PAFI Ungkap Alasan Kuat Buat Public Affairs untuk Gunakan Senjata Storytelling
Insan public affairs korporasi mendapat tantangan untuk selalu adaptasi dengan berbagai ruang dan waktu yang semakin dinamis. Tantangan tersebut seiring tantangan yang dihadapi organisasi/korporasi yang semakin banyak dan kompleks.
“Kita sedang dihadapkan dengan multi dimensi challenges, baik itu information yang overload, adanya fake news, policy yang berubah, informasi yang berubah, ada artificial inteligence, ada chat GPT, hingga hilangnya rasa empati di masyarakat,” kata Ketua Public Affairs Forum Indonesia (PAFI), Agung Laksamana dalam PAFI Leadership series 3 pada Kamis (15/06/2023).
Semakin lengkap tantangannya yang ditambah dengan terdapatnya kondisi sulit mengkomunikasikan informasi korporasi kepada publik, media, hingga regulator. Oleh karena itu, untuk mengatasi challenges tersebut dibutuhkan kreativitas dari para public affairs.

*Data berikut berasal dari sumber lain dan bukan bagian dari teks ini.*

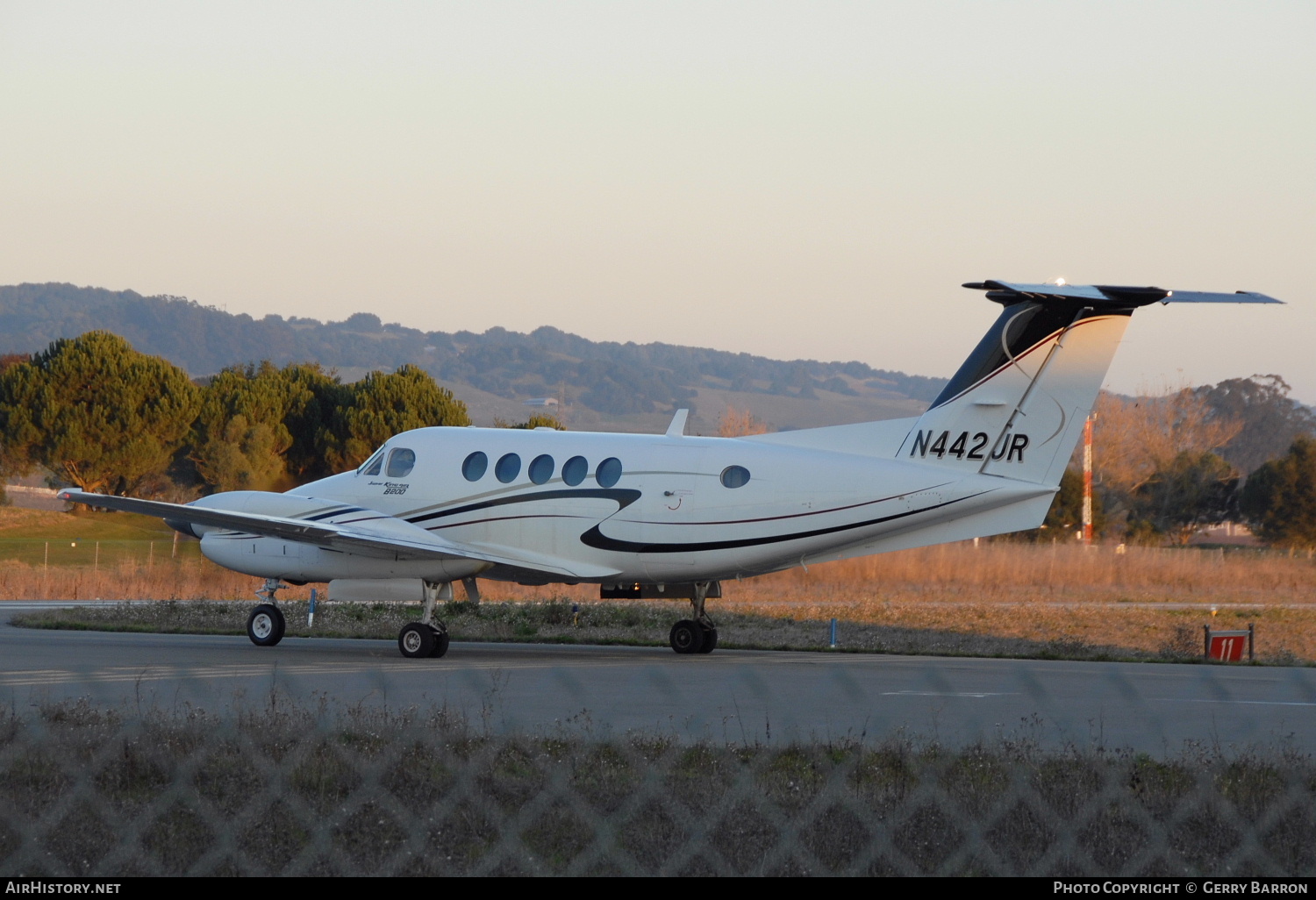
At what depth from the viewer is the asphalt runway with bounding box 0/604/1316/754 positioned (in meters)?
13.3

“Saya rasa di titik inilah kreativitas public affairs itu dibutuhkan sebagai bridge untuk memahami tren, regulasi, substansinya, membuat konteks itu menjadi relevan kepada publik, storytelling menjadi bagian penting dalam advokasi public affairs,” ungkap Agung.
Agung juga menjelaskan peran storytelling menjadi sangat bermanfaat bagi public affairs. Menurutnya, berdasarkan riset yang didapat menunjukkan bahwa otak manusia akan melepas hormon oksitosin jika mendengarkan cerita.
“Otak manusia itu kalau mendengar cerita dia itu akan melepaskan oksitosin hormon yang terkait dengan trust dan empati. Jadi peningkatan oksitosin itu membuat manusia cenderung trust-nya timbul dan kolaboratif ini penting dalam membuat sasaran untuk mengambil decision making,” lanjutnya
Adapun riset lain menyatakan bahwa manusia mampu mengingat informasi 50% dalam bentuk narasi dibandingkan visual.
Menurutnya, dengan melakukan storytelling ini menjadi peluang untuk public affairs dalam mengomunikasikan kepada stakeholder.
“Jadi ini oppurtunity bagi kita, bagaimana mem-packaging story-story di perusahaan kita kepada stakeholder supaya lebih impactful dan beliau-beliau ini bisa membantu,” lanjutnya.
Agung juga bercerita bahwa Presiden Obama pernah mengakui bahwa salah satu kesalahannya ketika menjabat adalah memahami bahwa tugas Presiden hanya sebatas membuat kebijakan (policy). Padahal, tugas menjadi Presiden lebih dari itu, yaitu harus memiliki kekuatan untuk engaging, atau mempengaruhi hati publik.
“Dia (Obama) bilang menurutnya esensi dari jabatan presiden itu adalah bercerita kepada rakyat Amerika, memberikan unity, memberikan purpose, dan juga optimisme terutama di masa-masa sulit,” lanjutnya.